Last summer, I participated in a cycling study at our hospital. I was put on a stationary bike and my heart rate was monitored as I pedaled. I needed to keep my heart rate within a certain range for 40 minutes. I repeated this exercise three times a week for eight weeks.
The study involved people of various ages, sizes, and fitness levels. So, how did they determine the optimal workout level for each individual?
Finding Your Workout Sweet Spot
There are the pencil-and-paper formulas for workout heart rate that apply to your age, but that doesn’t account for your current fitness level. If you are unfit, you may not be able to sustain such a level for the 40-45 minutes recommended.
In this study, participants underwent a before and after study stress test. The “before” stress test determined the heart rate range that each participant would stay within during the workout.
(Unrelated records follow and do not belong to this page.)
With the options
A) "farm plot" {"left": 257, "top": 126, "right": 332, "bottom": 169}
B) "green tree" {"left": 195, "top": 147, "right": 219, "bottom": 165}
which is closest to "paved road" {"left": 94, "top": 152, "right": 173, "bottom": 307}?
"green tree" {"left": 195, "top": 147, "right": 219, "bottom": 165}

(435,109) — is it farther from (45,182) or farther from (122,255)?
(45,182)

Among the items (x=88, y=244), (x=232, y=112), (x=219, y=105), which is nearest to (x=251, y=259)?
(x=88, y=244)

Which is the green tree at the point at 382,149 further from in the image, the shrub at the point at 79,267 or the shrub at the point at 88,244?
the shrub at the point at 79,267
During the pre-study stress test, I was hooked up to monitors gauging my heart rate, oxygen levels, CO², and other stuff that I don’t remember. I sat on a stationary bike and was asked to find the pedaling pace that was comfortable, then increase it just a bit so that I was working, but felt that I could keep going for a long time.
Then, the fun started. Every few minutes, the pedaling difficulty would increase and I was encouraged to keep my pace steady, until I could no longer pedal at all. The technicians cheered me on, until I reached the point of exhaustion.
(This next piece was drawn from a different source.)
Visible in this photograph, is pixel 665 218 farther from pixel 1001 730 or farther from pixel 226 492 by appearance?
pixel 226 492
I don’t know about you, but I haven’t exercised to the point of exhaustion since I was a kid. It was interesting and a little scary. So, “don’t try this at home,” you need to be medically supervised!
What the stress test did, was give my researcher a range within which I should workout, about 20% to 60% above my “easy exercise” heart rate level. For me, the lower end was 126 bpm (beats per minute) and the higher end was about 166 bpm. When I was actually pedaling, I could see my bpm on the screen so that I stayed in my range. Everyone’s range can be different, considering genetics and fitness level.
The post-study stress test followed the same format, and my before and after test results were compared. I found out that I could pedal longer at the highest levels of my range, before exhaustion.
Why Is Finding Your Workout Range a Key to Success?
The study did a lot for me, personally, although my participation was to assist in research. I lost some weight, gained strength and endurance, and gained a new confidence in my physical abilities.
Most importantly, I learned how to monitor my workouts so that I was making progress in my fitness level. Like I said before, I could apply the basic formulas to find my target heart rate range, but it didn’t account for my starting fitness level. By participating in the study, I found that 135-160 bpm was the level that gave me a good workout, but wasn’t so difficult that I never wanted to exercise again!
That second part of the above statement is key for me: but wasn’t so difficult that I never wanted to exercise again.
I have often started an exercise program, only to end up dreading it, and quitting. One piece of advice that I find an absolute truth is, “Some exercise is better than no exercise.”
I’ve read articles giving different advice, like that you must exercise above 165 bpm to improve aerobic capacity. If I had followed that advice, I know that I would have ditched my regimen in no time.
Your Workout Benefits Are Money in the Longevity Bank
So, what has happened to me in a year? I now wear a heart rate monitor during most workouts. I am still working out 3 to 5 times a week. I’ve noticed more definition in my muscles, increased strength, and increased endurance. The monitor has become my coach, letting me know when I’m too easy on myself, and too hard.
My workouts have ramped up a bit as my fitness level increases. As I climb hills, I now walk faster to get within my optimum heart rate range. I walk a longer distance to meet the 40-45 minute workout period. I don’t mind, though, because I see the progress and am proud of it; and, I can stick to my workout regime because I don’t go overboard, like I used to. That’s probably the most valuable piece of exercise knowledge I’ve ever acquired.
If you can, get a stress test to find your optimal workout range. If that isn’t possible, wear a heart rate monitor and observe your heart rate when you are doing an easy as opposed to difficult workout. Try to stick with a workout somewhere between these two points, not being too hard on yourself, nor too easy. If you do that, you will see your fitness level increase, and you’ll be encouraged to stick with it. Nothing but good can come from it!
This article is not intended as medical advice. Check with your doctor before beginning any exercise program.